Serupa berbilang garis,
berbilang titik, koma dan tepian
telah bersenyawa bersama puing, engkau
Mengerus huruf,
Mengais gigir angan kotak,
Dan pada akhirnya...,
Manusia ini kolaps pada kata menyerah..

Menimpa tepian koyak,
Yang tak mudah untukku menuai.
Atas pembanding batas,
Mungkin itu bukan aku, ibumu..

27 Mei, nak..

tidurlah bersua pangku tuhan dalam harimu..

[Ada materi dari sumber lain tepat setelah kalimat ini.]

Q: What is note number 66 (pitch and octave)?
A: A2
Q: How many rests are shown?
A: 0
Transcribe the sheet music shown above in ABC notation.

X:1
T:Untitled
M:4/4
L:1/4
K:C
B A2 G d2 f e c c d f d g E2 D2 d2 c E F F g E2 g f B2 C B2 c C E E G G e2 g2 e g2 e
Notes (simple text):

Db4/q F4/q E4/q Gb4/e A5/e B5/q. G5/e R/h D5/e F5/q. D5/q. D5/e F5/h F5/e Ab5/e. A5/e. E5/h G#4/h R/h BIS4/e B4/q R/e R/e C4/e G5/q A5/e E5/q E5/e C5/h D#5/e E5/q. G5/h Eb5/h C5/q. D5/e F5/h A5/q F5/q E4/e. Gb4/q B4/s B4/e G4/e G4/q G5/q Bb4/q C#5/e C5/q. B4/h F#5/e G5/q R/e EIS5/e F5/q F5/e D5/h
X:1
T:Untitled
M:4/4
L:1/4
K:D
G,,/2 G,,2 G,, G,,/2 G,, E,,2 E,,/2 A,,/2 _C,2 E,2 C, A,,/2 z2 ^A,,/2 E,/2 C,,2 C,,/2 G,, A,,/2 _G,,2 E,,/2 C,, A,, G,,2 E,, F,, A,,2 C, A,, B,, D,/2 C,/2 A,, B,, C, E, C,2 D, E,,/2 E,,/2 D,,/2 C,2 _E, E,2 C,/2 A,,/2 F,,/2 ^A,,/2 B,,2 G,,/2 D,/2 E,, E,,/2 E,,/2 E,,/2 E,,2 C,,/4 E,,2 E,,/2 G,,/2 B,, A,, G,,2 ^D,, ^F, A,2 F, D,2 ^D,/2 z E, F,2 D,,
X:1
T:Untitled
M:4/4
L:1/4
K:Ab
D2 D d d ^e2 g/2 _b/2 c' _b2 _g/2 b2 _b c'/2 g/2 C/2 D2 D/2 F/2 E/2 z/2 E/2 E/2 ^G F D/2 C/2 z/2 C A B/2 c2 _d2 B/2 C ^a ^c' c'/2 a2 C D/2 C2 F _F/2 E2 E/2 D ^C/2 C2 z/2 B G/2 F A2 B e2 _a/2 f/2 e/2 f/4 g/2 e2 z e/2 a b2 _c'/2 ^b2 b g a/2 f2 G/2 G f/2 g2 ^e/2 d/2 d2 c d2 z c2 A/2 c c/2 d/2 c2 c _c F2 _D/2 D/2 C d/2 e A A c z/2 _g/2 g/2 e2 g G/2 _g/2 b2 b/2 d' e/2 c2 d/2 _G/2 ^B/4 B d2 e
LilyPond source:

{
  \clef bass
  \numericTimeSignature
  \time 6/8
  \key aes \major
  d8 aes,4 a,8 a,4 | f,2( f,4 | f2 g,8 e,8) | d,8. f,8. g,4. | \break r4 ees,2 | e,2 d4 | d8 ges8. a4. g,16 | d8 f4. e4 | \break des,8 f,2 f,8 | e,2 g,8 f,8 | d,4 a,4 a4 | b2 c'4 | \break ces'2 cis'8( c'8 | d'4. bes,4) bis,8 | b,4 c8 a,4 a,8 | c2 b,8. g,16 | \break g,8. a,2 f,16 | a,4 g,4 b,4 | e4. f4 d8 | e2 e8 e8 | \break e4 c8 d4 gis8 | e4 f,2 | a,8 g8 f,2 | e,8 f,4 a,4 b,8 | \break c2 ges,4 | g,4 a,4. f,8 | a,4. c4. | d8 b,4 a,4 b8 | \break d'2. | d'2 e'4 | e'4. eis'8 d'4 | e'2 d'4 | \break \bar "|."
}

untuk seorang-tua, yang kutemui, di piyungan, dua bulan silam. untuk ibuku, yang selalu khawatir atas anak perempuannya yang selalu dekat dengan kematian. bahwa kematian milik tuhan, Ma.

Wanita yang Bergelut dengan Alam Pikirnya

Di ujung canting,

Dalam cawan kedewasaan perempuan

Mengaduk hangat uap pasrah

Bergelut pun, kini beralih menjadi sebuah beku

Samar-samar, bahkan tidak membayang

Alibi merah tak lagi membenarkan

Mencoba merinai dalam dikotomi searah

Dan mungkin bersenyawa bersama requiem nafas

Itulah kamu, dalam pantulan,

Dini itu,

Kamu bilang, aku perempuan

Kamu bilang : jangan panggil aku wanita

Lalu aku bilang, apa bedanya?

Apa beda jika dikari tak lagi senjatamu?

Apa beda jika kau bukan lagi rumput liarku, Sayang?


Yogyakarta, 13 mei 2005

adalah sebuah pengantar, sebuah titi hari

Kisah Persetubuhan Yang Malang

Bangunlah Bang,

anakmu mengoceh lindap kembang

imamat tua rinai gigir ambang


aih, abang..

si arak abangan, si kere jalang

tercium untuk kubuang, lanang..


bangunlah, bang,

ladang golgota urai palang dan ilalang

mengelangut rambang

atas sebuah kisah persetubuhan yang malang..


puisi ini saya bawakan pada acara pembacaan puisi di Kedai Kebun art space, yang diadakan setiap hari minggu pertama di tiap bulannya.